Statistical Thinking in Python (Part 1)

👋 Welcome to your workspace! Here, you can write and run Python code and add text in Markdown. Below, we've imported the datasets from the course Statistical Thinking in Python (Part 1) as DataFrames as well as the packages used in the course. This is your sandbox environment: analyze the course datasets further, take notes, or experiment with code!

# Importing course packages; you can add more too!
import pandas as pd
import numpy as np
import seaborn as sns
import matplotlib.pyplot as plt

# Importing course datasets as DataFrames
belmont = pd.read_csv('datasets/belmont.csv')
michelson = pd.read_csv('datasets/michelson_speed_of_light.csv', index_col=0)
all_states = pd.read_csv('datasets/2008_all_states.csv')
swing_states = pd.read_csv('datasets/2008_swing_states.csv')

belmont.head() # Display the first five rows
# Begin writing your own code here!

Don't know where to start?

Try completing these tasks:

  • Pick five states from all_states and create a bee swarm plot of the votes in those states.

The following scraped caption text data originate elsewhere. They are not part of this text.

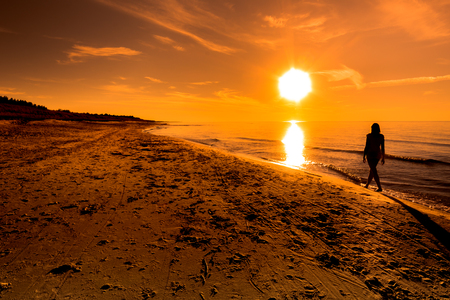 Sunset beach. Woman walking over sea in the sun, summer background, Baltic Sea, Poland Banco de Imagens
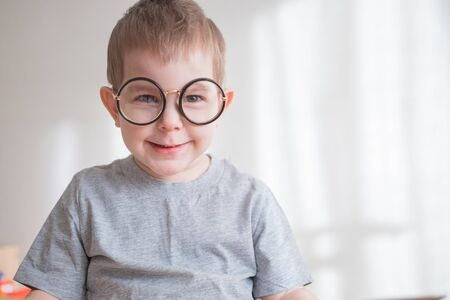 Little cute toddler preschooler boy in glasses with book looking straight at camera. Back to school concept Zdjęcie Seryjne
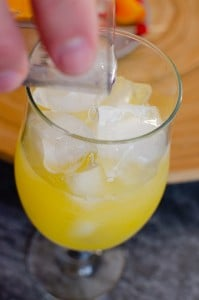 Pouring the vodka over the ice and orange mixture in a glass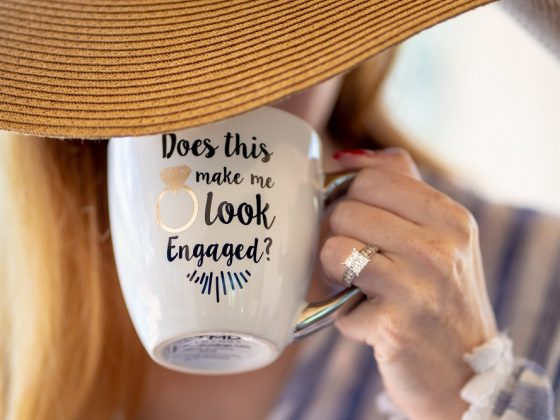 Woman wearing engagement ring and holding cup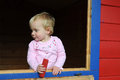 Cute little girl blond haired toddler playing in an open window Royalty Free Stock Photos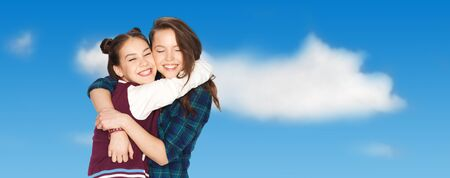 parejas felices: people, friends, teens and friendship concept - happy smiling pretty teenage girls hugging over blue sky and clouds background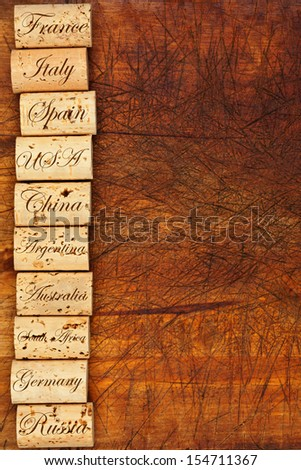 Wine cork border with the top ten Wine countries of the world on wooden background - stock photo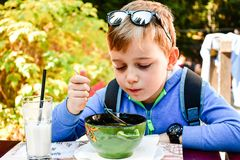 Child eating a soup royalty free stock image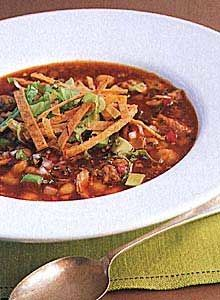 Pork and Hominy Stew with Red Chiles (Pozole Rojo) / Gourmet Studios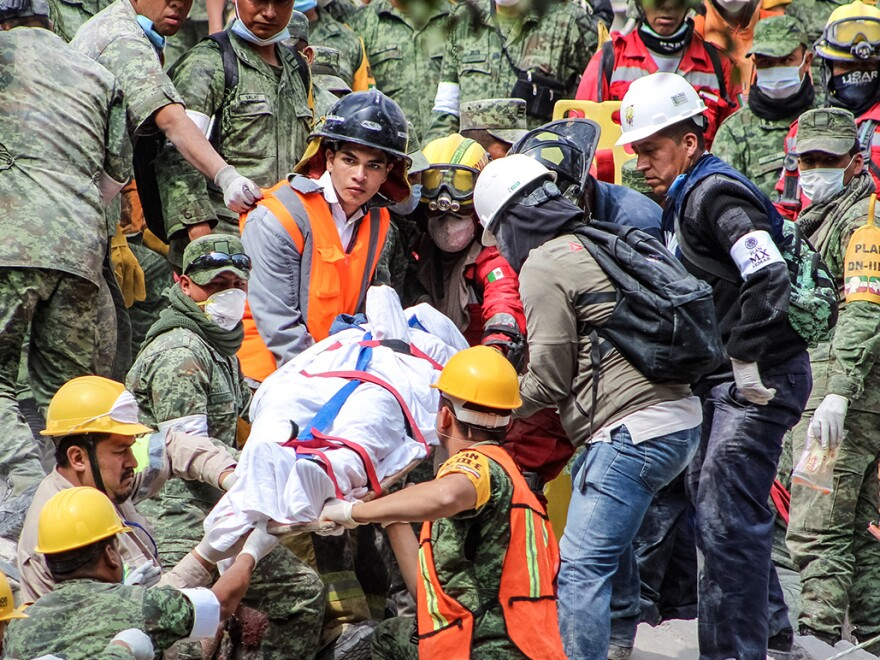 Search and rescue groups carry a body through the rubble of a collapsed apartment building in Mexico City on Wednesday.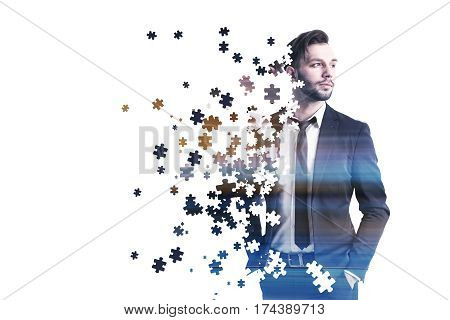 Portrait of young bearded businessman wearing a gray suit and a tie and standing against a white background. He is made of puzzle pieces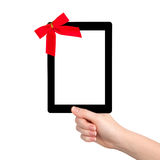 Female hands holding a tablet with isolated screen and a red gif Stock Photos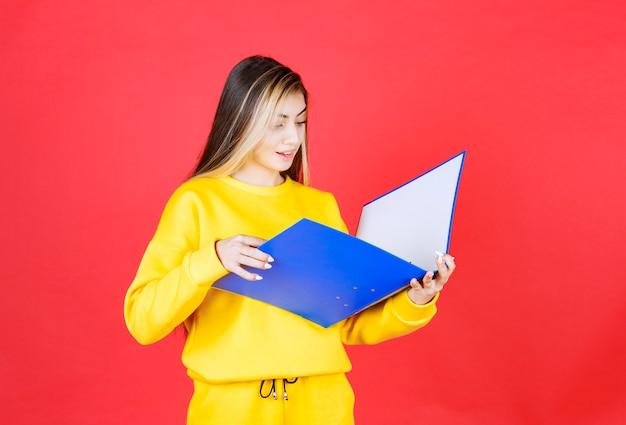 Linda jovem lendo documentos dentro de uma pasta azul na parede vermelha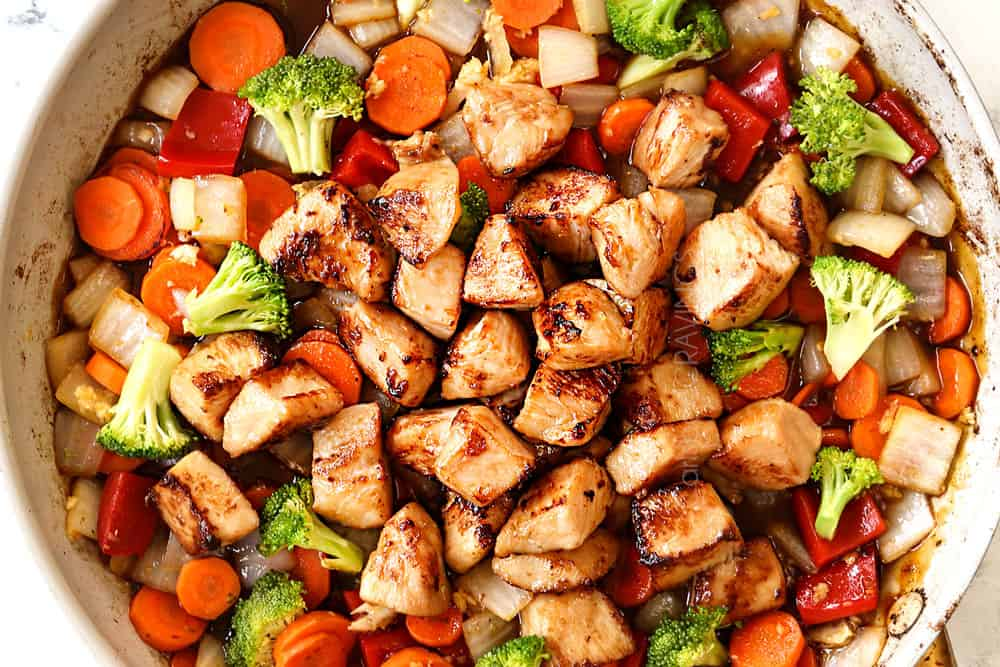 showing how to make honey garlic chicken stir fry recipe by adding chicken and sauce to the vegetables in the skillet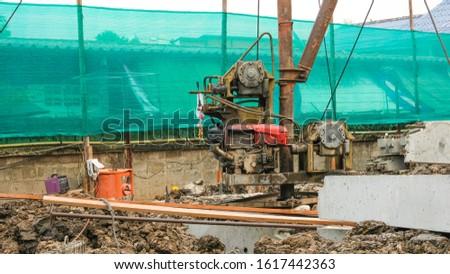high tripod steel machine construction in site  piling equipment. Building house.  three legs metal steel crane.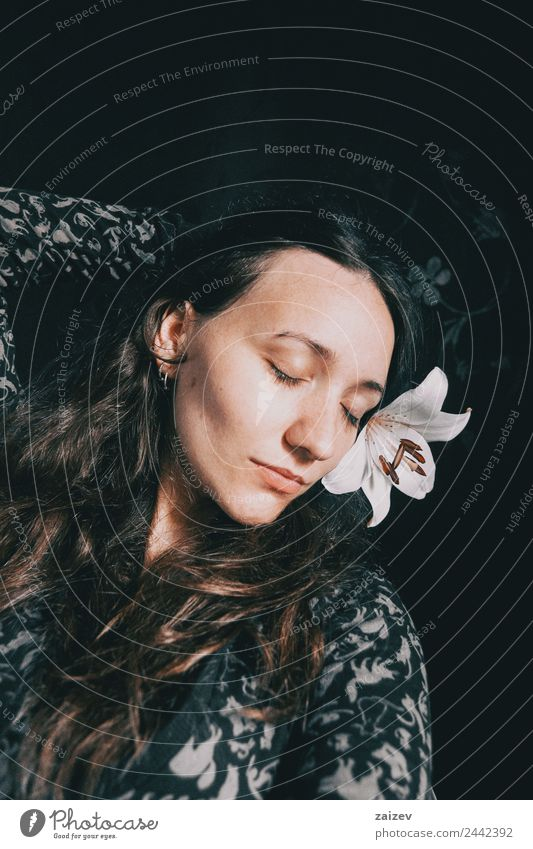 a girl with a white lily and closed eyes Lifestyle Beautiful Face Relaxation Calm Human being Feminine Young woman Youth (Young adults) Woman Adults 1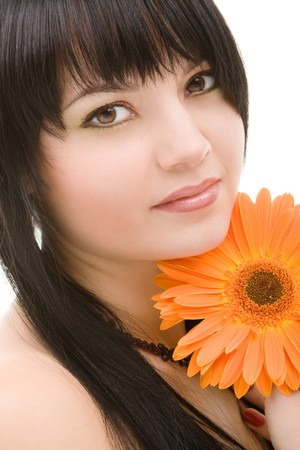 Young woman with orange flower photo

Each point should represent the share of the vote Obama got in a single country (dem_share), segmented by state.
  • Compute the variance and standard variance of dem_share for each state in swing_states.
  • Take 10,000 samples out of the normal distribution with the mean and standard deviation of the Belmont winners' times and plot it. This will require you to clean the Time column to be numeric.
  • Check the normality of the Michelson measurements, specifically velocity of light in air, by plotting the theoretical and empirical CDFs on the same plot.